Enfin, les inégalités de répartition et d’accès aux ressources et aux biens communs entre le Nord et le Sud, l’émergence de risques globaux, l’intrication internationale des marchés du travail et la mobilité des mouvements de capitaux, exigent de créer des taxes globales et une fiscalité européenne.

Une ponction directe sur la richesse produite

L’impôt sur le revenu doit être le pilier du système fiscal avec un barème progressif pour tous les revenus, y compris les revenus financiers. Actuellement, 12% des revenus financiers sont imposés au barème progressif, une partie est imposable au taux proportionnel et la majorité n'est pas imposée. L’exigence de justice passe par une forte progressivité, avec une révision des tranches et des taux, au lieu des prélèvements à taux unique qui se profilent progressivement (du type Flat Tax), de l’alourdissement indifférencié de la TVA qui aggrave les inégalités et de l’allègement des impôts sur le revenu des 10% les plus riches par la hausse de la taxe d’habitation et de la CSG pour tous les ménages.
Dans le même esprit, il s’agit d’arrêter la chute des taux d’imposition sur les sociétés (en 20 ans, chute des taux de plus de 20 points en France), de supprimer les multiples trappes à fraude fiscale et de restaurer un véritable impôt sur le patrimoine. Enfin, la mise en œuvre d’une taxation sur les transactions financières, envisageable au niveau européen, permettrait à la fois une intervention sur les marchés financiers et une redistribution des richesses à l’échelle internationale.

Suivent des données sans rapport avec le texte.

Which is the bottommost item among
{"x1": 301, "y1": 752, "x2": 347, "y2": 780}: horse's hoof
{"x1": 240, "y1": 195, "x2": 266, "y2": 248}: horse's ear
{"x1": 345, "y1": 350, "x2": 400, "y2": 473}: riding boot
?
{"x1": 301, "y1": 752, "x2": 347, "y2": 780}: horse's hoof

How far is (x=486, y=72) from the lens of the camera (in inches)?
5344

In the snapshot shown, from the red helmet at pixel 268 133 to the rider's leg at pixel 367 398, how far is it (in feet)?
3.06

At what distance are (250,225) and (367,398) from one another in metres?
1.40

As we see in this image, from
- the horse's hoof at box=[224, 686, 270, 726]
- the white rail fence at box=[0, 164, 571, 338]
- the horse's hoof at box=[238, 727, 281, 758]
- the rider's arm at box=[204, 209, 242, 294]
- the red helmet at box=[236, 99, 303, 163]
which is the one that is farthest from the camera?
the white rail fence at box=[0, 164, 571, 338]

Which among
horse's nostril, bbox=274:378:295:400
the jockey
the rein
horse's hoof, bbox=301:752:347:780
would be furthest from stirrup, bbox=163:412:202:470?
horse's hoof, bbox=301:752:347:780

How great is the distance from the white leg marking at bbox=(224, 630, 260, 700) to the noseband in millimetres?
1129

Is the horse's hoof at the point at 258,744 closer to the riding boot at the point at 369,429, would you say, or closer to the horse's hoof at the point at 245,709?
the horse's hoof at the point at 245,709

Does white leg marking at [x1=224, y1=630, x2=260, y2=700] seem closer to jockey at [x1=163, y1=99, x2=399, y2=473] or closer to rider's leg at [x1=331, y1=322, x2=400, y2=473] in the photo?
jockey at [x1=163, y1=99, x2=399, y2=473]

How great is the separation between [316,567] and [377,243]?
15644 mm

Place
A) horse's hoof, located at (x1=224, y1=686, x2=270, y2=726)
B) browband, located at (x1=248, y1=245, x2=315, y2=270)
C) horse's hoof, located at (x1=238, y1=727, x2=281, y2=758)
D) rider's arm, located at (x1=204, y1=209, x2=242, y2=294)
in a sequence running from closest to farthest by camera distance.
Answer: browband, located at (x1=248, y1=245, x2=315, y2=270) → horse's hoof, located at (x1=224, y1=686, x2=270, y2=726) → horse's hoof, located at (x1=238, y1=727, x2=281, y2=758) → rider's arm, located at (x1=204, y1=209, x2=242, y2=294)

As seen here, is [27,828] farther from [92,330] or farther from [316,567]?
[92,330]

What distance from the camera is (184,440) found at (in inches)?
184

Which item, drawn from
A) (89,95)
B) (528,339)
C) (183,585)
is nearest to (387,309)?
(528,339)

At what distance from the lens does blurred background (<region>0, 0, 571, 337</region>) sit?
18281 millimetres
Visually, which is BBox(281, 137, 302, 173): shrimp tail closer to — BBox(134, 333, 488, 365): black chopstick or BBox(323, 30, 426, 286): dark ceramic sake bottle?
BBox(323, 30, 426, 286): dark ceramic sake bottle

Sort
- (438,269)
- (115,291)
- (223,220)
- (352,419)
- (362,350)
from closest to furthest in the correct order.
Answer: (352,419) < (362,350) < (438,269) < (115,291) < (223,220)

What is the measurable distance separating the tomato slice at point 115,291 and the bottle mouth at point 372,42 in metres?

Une ponction écologique directe et indirecte

Pour orienter les choix de production et de consommation et répondre à la nécessité de réduire la pression écologique, l’impôt doit intégrer des prélèvements en fonction des ressources non-renouvelables prélevées, polluées ou détruites pour produire la richesse et la faire circuler. Refuser l’impôt conduit à confier au marché la gestion des déséquilibres. Il en est ainsi du changement climatique. Le « mécanisme de développement propre » du protocole de Kyoto permet l’organisation d’un marché du carbone censé réguler les émissions. Ce nouveau commerce des droits à polluer bénéficie à des acteurs privés, au Nord et au Sud, il signifie l’accaparement de l’atmosphère par les puissants, alors que le coût de la réduction de l’utilisation future des énergies fossiles incombera pour l’essentiel au domaine public, selon la formule « privatisation des profits, socialisation des pertes » et pollutions.
Ainsi, si nous voulons atteindre l’objectif de réduction des émissions des gaz à effet de serre, l’impôt devrait être également assis sur le calcul des émissions induites par la production, sous forme de taxes globales ou/et nationales. De la même manière, une taxe globale sur le km parcouru par les produits serait une incitation à réduire les transports de marchandises et à relocaliser les activités économiques.
Pour la consommation, la TVA devrait être à taux zéro pour les produits de première nécessité et intégrer en même temps l’impact écologique des biens consommés, avec des taux élevés pour les consommations polluantes. Cela suppose un effort important de financement de consommations collectives plus justes et moins prédatrices pour l’environnement, transports et habitat notamment.

La combinaison de ces prélèvements permettrait d’aller vers l’égalité d’accès aux ressources et à la richesse, compte tenu de l’équilibre écologique et de la solidarité nécessaire entre les générations présentes et les générations futures.
Geneviève Azam*

* Economiste, maître de conférences à l’Université de Toulouse, conseil scientifique d’ATTAC.